Older age was associated with a lower likelihood of receiving an opioid prescription, greater likelihood of having comorbidities, and worse functional status. When we did not account for these factors, age was not associated with pain and most adaptation indices. When we did account for these factors and PH QOL, older age was associated with lower non-neuropathic and neuropathic pain and several indices of psychosocial adaptation. Most interestingly, older age was associated with lower non-neuropathic pain among those with high, but not low, MH QOL.

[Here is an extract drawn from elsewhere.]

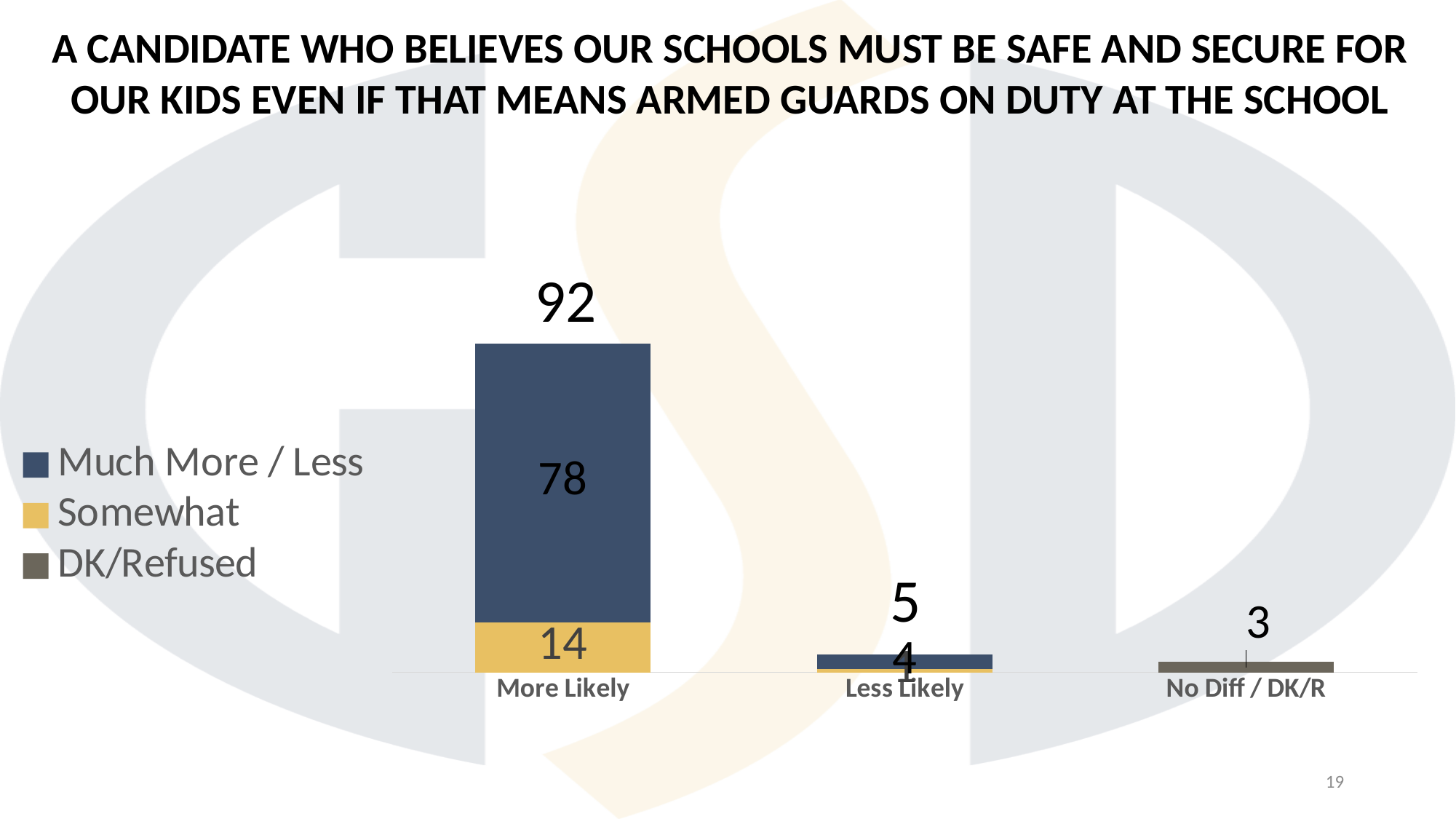
What is the value of the Much More / Less segment for More Likely? 78 What kind of chart is shown on the slide? Stacked bar chart How many categories are shown on the x axis? 3 Which category has the lowest total? No Diff / DK/R What is the total value of the More Likely bar? 92 Which is larger, the total for More Likely or the total for Less Likely? More Likely What is the total value shown above the Less Likely bar? 5 What is the value of the Somewhat segment for More Likely? 14 Which category has the highest total? More Likely How many series does the legend list? 3 What is the difference between the Much More / Less and Somewhat segments for More Likely? 64 What is the value for No Diff / DK/R? 3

This study addresses knowledge gaps about factors underlying age-related patterns in cancer pain. Impaired MH QOL may be a proxy for age-related patterns in cancer pain.
This study investigated age-related patterns in the experience of cancer pain and the role of quality of life in resilience and vulnerability to pain and adaptation to pain. Older age is associated with lower non-neuropathic pain among those with high, but not low, mental health quality of life, suggesting that impaired mental health quality of life is an important indicator of vulnerability to multidimensional pain outcomes.

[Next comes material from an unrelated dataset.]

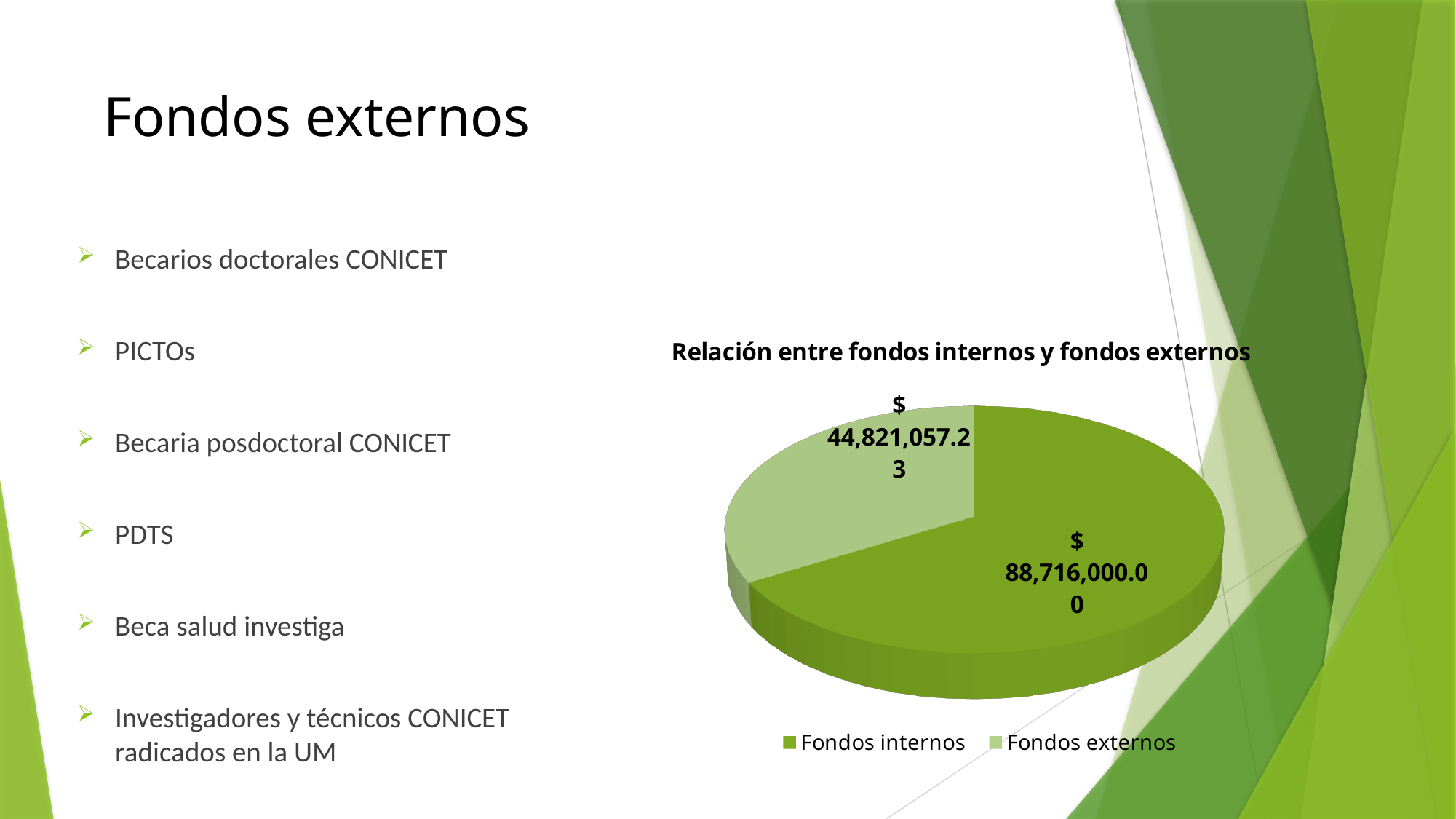
Which is larger, Fondos internos or Fondos externos? Fondos internos How many entries does the chart legend list? 2 What is the value for Fondos internos in the pie chart? $ 88,716,000.00 Which category has the largest slice in the pie chart? Fondos internos How many slices does the pie chart have? 2 Which legend entry is shown in the lighter green colour? Fondos externos What is the total of Fondos internos and Fondos externos shown in the pie chart? $ 133,537,057.23 What is the value for Fondos externos in the pie chart? $ 44,821,057.23 What kind of chart is shown on the slide? Pie chart What is the difference between Fondos internos and Fondos externos? $ 43,894,942.77 What is the title of the chart? Relación entre fondos internos y fondos externos Which category has the smallest slice in the pie chart? Fondos externos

癌症疼痛与年龄相关的模式仍存在争议。大多数研究忽略了幸福感的多个领域的异质性,以及身体(PH)和心理健康(MH)生活质量(QOL)在这些与年龄相关的模式中的潜在作用尚不清楚。我们研究了年龄与癌症疼痛强度、质量和干扰以及身体和心理社会适应之间的关系,以及 PH 和 MH QOL 对疼痛和适应癌症疼痛的相互作用。
在这项横断面研究中,244 名晚期癌症和疼痛患者完成了疼痛、QOL、身体功能和心理社会健康状况的测量。Pearson 相关系数和方差分析评估了年龄与人口统计学和临床因素、疼痛以及身体和心理社会测量之间的关系。回归模型测试了年龄及其与 PH 和 MH QOL 的相互作用对疼痛和身体及心理社会适应的作用。
年龄较大与接受阿片类药物处方的可能性降低、合并症的可能性增加以及功能状态较差相关。当我们不考虑这些因素时,年龄与疼痛和大多数适应指数无关。当我们考虑到这些因素和 PH QOL 时,年龄较大与较低的非神经性和神经性疼痛以及心理社会适应的几个指数相关。最有趣的是,在 MH QOL 较高而非较低的情况下,年龄较大与较低的非神经性疼痛相关。
本研究解决了癌症疼痛与年龄相关模式的潜在因素方面的知识空白。MH QOL 受损可能是癌症疼痛与年龄相关模式的替代指标。
本研究调查了癌症疼痛体验中与年龄相关的模式以及生活质量在对疼痛的弹性和脆弱性以及对疼痛的适应中的作用。在 MH QOL 较高而非较低的情况下,年龄较大与较低的非神经性疼痛相关,这表明 MH QOL 受损是对多维疼痛结果的脆弱性的重要指标。